Na Quinta da Torre Bela, na Azambuja, foram abatidos 540 veados, gamos e javalis por 16 caçadores, no final da passada semana. Apesar da Quinta ter uma área de 1100 ha, o perímetro murado impediu os animais de fugirem, o que resultou num extermínio de proporções inaceitáveis, cujo registo fotográfico foi partilhado nas redes sociais – e posteriormente eliminado dados os comentários críticos à publicação.
O LIVRE vem desta forma comunicar absoluto repúdio pelo massacre destas centenas de animais.

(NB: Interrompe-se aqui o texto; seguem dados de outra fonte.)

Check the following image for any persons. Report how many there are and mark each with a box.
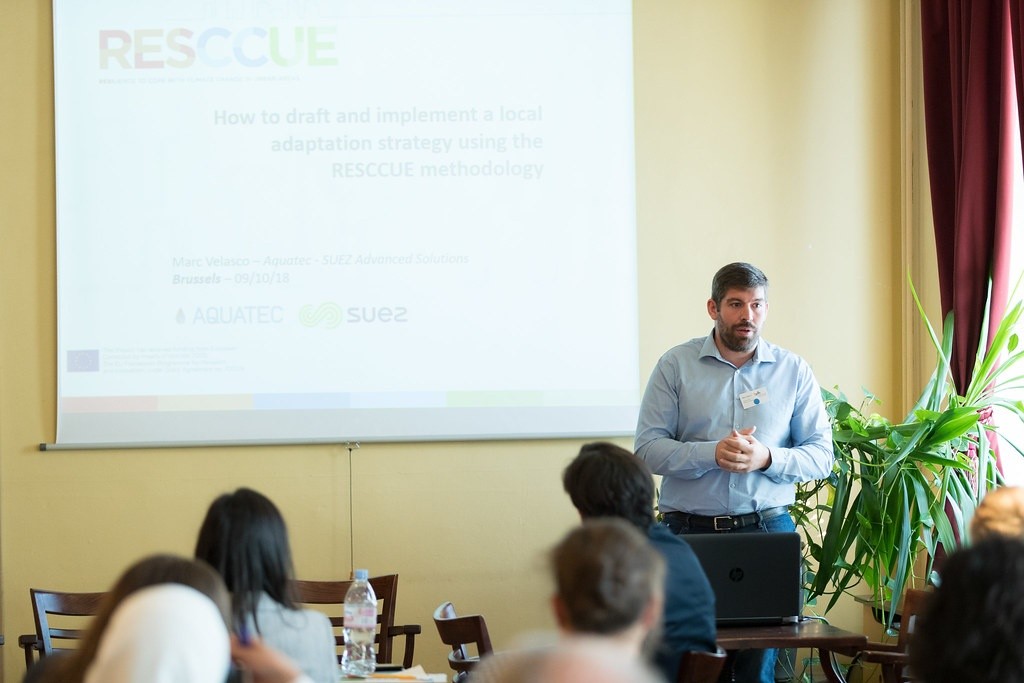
[21,487,341,683]
[562,443,718,683]
[910,487,1024,683]
[633,263,835,683]
[463,518,667,683]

Atendendo ao declínio generalizado da biodiversidade, com uma redução das populações de vertebrados de cerca de 60% nos últimos quarenta anos, é fundamental que em Portugal se promova o princípio geral da recuperação das populações das espécies selvagens autóctones, incluindo dos predadores – que entretanto também foram alvo deste declínio – das redes tróficas, dos habitats e dos ecossistemas. Sendo a caça direta uma das causas principais para o declínio da biodiversidade, conforme tem sido salientado pela comunidade científica e pelas organizações não-governamentais de ambiente nacionais e internacionais, a promoção desta prática para fins considerados desportivos é altamente questionável.

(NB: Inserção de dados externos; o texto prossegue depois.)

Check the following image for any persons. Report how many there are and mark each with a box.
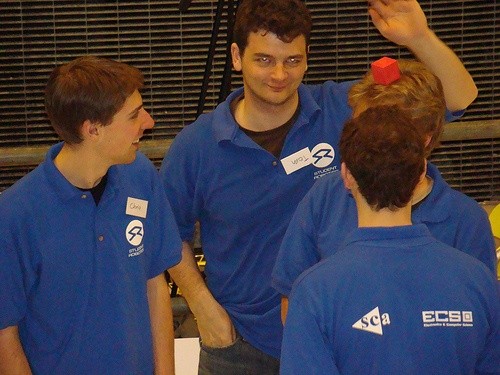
[269,57,500,375]
[0,53,184,375]
[159,0,477,375]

No LIVRE, sabemos que os herbívoros selvagens asseguram diversas funções dos ecossistemas, vitais para a resiliência do nosso território. O declínio destas espécies dificultou historicamente, por exemplo, o controle natural da matéria combustível na floresta e o consequente aumento do risco de incêndio. O recurso à herbivoria conduzida por espécies domésticas (ovelhas e cabras) tem sido proposto como resposta a esta situação. Contudo, a recuperação das espécies selvagens deve ser um dos objetivos prioritários.
Temos noção de que, atualmente, uma dinâmica predador-presa deficitária causa também desequilíbrios populacionais e é possível que nalgumas regiões a população local de alguma espécie de herbívoro possa momentaneamente aumentar desproporcionalmente. São conhecidas ocorrências deste género a respeito do javali. É com base nesta realidade que se tem procurado justificar alguma da caça desportiva, em Portugal. Não obstante, o princípio da recuperação das redes tróficas naturais deve prevalecer.
Em nenhum momento poderão ser toleradas ações de caça que concentrem um número tão elevado de abate indiscriminado num escasso período de tempo e de espaço como se verificou na Quinta da Torre Bela.
O LIVRE destaca ainda que, apesar de duas das espécies em causa – o veado e o javali – terem um estatuto de conservação ‘Pouco Preocupante’, de acordo com o Livro Vermelho dos Vertebrados de Portugal, tendo o gamo o estatuto de “Não Aplicável’ por já não existirem populações silvestres reconhecidas no território, a ocorrência quase exclusiva dos cervídeos em áreas privadas dedicadas à caça é efectivamente preocupante, devendo o governo e as autarquias assumir como objectivo a recuperação de populações selvagens para fins verdadeiramente conservacionistas.
Para além do abate indiscriminado de centenas de animais, no caso da Quinta da Torre Bela está em causa o incumprimento da lei ao não ter sido pedida a devida autorização de caça ao ICNF e ao não terem sido colocados os selos adquiridos ao Estado nos animais abatidos, conforme dita a legislação de caça. Mais dúvidas levanta este caso quando é conhecido que naquele terreno se planeia construir uma central fotovoltaica com 775 ha, cujo Estudo de Impacte Ambiental, que se encontra em fase de consulta pública, previa a necessidade de deslocar os animais que ali habitavam para outro destino, o que também levanta questões sobre os motivos da realização da montaria.
É urgente esclarecer o que ocorreu, assim como o destino que será dado aos animais abatidos. Desta forma, deverão ser tornados públicos os resultados da investigação – que se pretende célere mas rigorosa – que irá decorrer na sequência da queixa apresentada pelo Ministério do Ambiente ao Ministério Público.
Finalmente, o LIVRE aproveita esta ocasião para destacar a necessidade já antiga de realização de uma ampla revisão da Lei da Caça, para que esta finalmente se enquadre no tempo, conhecimento científico e valores atuais da população portuguesa. Até que tal revisão seja feita, urge inspecionar todas as atuais zonas de caça do país e repor o calendário venatório anual assente numa avaliação mais frequente e rigorosa do estado das populações das nossas espécies selvagens.